At electronics retailer Circuit City, more than 3,000 employees -- about 8 percent of its total work force -- have been fired for making too much money, the company says.
One ex-employee Bobby Young told "Good Morning America" that the company had treated him like a number, not a person.
After 20 years at a Circuit City store in Virginia, Young is now out of a job. He was laid off, he says, because he was making $18 an hour.
"He [the man who fired him] wished me well, and that was it for 20 years of service," he said. "For them to do this the way they did, I'm disappointed. I'm hurt."
Young is one of 3,400 workers who Circuit City says were laid off because they "were paid well above the market-based salary range for their role."
The company's CEO, Philip J. Schoonover, said in a statement, "Unfortunately a number of associates are directly impacted by the actions, but we are making Circuit City stronger for the long term."
But some analysts question whether the cuts will actually help the company.
Not only does it hurt the morale of the remaining employees, but it can also be bad public relations.
Still, with Circuit City struggling to keep up with competitors like Best Buy and Wal-Mart, experts say the company may have felt like it had no choice.
"The major cost for [a] retailer is workers," said John Challenger, CEO of Challenger Gray & Christmas, an HR consulting company. "If it has to cut costs, what else can it do besides lay off people or cut wages?"
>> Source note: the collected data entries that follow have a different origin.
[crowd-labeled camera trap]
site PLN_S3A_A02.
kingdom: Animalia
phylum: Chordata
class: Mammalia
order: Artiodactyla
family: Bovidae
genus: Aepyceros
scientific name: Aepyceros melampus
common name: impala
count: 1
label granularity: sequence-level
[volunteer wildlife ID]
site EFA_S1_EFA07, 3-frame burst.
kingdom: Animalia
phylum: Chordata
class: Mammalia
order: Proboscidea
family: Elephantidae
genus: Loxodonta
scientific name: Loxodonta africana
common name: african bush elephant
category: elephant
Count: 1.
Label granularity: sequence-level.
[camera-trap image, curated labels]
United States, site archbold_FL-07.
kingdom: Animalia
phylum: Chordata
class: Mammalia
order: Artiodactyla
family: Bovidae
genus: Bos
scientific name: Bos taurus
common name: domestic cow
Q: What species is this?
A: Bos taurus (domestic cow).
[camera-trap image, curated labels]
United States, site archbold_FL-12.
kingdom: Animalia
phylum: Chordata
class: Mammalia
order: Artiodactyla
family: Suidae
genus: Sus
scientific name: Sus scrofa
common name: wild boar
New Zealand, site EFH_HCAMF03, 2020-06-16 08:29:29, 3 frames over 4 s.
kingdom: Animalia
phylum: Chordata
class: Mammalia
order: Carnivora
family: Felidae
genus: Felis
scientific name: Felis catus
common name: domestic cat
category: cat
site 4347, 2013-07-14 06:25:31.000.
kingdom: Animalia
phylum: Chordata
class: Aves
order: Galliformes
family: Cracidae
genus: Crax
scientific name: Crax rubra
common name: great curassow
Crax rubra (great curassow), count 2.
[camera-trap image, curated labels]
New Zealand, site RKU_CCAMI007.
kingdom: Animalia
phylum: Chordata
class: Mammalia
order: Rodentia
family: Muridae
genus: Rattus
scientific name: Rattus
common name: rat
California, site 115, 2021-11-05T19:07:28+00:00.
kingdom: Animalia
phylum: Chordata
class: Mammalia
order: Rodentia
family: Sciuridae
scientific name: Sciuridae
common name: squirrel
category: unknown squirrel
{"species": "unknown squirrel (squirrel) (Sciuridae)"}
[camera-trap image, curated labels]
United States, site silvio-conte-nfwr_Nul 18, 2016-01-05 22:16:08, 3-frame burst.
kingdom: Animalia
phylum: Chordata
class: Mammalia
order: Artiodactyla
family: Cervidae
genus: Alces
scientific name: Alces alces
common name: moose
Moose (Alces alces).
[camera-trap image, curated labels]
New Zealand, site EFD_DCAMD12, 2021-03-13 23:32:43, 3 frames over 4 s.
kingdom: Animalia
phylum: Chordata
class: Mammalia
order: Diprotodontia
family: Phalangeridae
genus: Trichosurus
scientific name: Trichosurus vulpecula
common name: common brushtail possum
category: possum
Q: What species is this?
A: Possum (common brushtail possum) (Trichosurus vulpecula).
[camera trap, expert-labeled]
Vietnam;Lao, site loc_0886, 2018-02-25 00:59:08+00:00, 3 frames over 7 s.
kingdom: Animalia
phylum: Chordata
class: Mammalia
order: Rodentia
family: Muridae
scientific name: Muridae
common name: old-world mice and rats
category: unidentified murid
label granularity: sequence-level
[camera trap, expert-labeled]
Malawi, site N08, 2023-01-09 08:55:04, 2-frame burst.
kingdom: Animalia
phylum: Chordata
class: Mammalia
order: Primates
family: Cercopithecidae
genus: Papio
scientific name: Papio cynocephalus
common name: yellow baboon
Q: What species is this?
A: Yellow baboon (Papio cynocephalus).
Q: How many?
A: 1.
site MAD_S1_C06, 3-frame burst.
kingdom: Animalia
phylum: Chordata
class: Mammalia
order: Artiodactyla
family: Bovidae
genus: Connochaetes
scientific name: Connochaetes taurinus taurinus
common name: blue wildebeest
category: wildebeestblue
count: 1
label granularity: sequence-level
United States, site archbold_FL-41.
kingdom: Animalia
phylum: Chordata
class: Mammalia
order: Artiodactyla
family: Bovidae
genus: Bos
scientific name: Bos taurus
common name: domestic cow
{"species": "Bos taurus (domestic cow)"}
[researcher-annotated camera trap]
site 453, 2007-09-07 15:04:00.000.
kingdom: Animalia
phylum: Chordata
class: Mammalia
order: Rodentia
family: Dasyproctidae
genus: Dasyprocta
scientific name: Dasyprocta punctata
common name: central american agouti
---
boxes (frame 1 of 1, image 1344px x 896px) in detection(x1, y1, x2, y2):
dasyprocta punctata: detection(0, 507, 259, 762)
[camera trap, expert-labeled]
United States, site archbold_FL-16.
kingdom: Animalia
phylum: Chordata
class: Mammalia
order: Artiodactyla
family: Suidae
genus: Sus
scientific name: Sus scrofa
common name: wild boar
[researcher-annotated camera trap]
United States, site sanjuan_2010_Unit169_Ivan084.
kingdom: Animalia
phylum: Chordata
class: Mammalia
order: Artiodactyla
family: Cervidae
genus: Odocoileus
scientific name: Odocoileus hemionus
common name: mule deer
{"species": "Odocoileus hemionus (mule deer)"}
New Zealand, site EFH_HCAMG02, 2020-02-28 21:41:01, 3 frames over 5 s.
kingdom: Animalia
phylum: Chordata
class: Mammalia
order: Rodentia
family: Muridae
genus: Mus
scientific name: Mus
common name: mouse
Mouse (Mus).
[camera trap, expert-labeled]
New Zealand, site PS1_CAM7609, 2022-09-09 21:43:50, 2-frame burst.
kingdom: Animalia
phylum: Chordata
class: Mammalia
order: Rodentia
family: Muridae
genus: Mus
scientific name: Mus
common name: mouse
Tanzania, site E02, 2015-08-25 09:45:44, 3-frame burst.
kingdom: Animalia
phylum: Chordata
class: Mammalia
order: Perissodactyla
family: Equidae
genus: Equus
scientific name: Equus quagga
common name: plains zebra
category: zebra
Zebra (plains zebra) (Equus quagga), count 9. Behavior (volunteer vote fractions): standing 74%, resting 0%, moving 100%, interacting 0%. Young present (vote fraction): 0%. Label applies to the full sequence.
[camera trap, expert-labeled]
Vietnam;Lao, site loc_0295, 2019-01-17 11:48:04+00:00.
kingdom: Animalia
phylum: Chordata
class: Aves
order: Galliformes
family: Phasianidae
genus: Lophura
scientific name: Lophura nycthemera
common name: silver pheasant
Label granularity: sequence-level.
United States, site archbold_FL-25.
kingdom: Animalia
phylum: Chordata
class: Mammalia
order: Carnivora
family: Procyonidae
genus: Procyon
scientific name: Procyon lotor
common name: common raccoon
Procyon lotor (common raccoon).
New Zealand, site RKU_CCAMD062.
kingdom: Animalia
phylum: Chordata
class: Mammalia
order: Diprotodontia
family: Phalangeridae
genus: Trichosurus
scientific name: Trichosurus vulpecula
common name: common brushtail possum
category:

The question now is whether more companies will follow suit.
In the summer, for example, Wal-Mart capped the pay of its veteran employees.
As for Young, he will get a severance package and can reapply for his old job in 11 weeks, but at a lower wage.
"That's an insult," Young said. "I have a family. I have two kids. I can't live off of $8 or $9 an hour."
According to figures from one congressman, the six top executives at Circuit City earned roughly $33.5 million over the last three years -- enough to employ 450 people for three years at $12 an hour.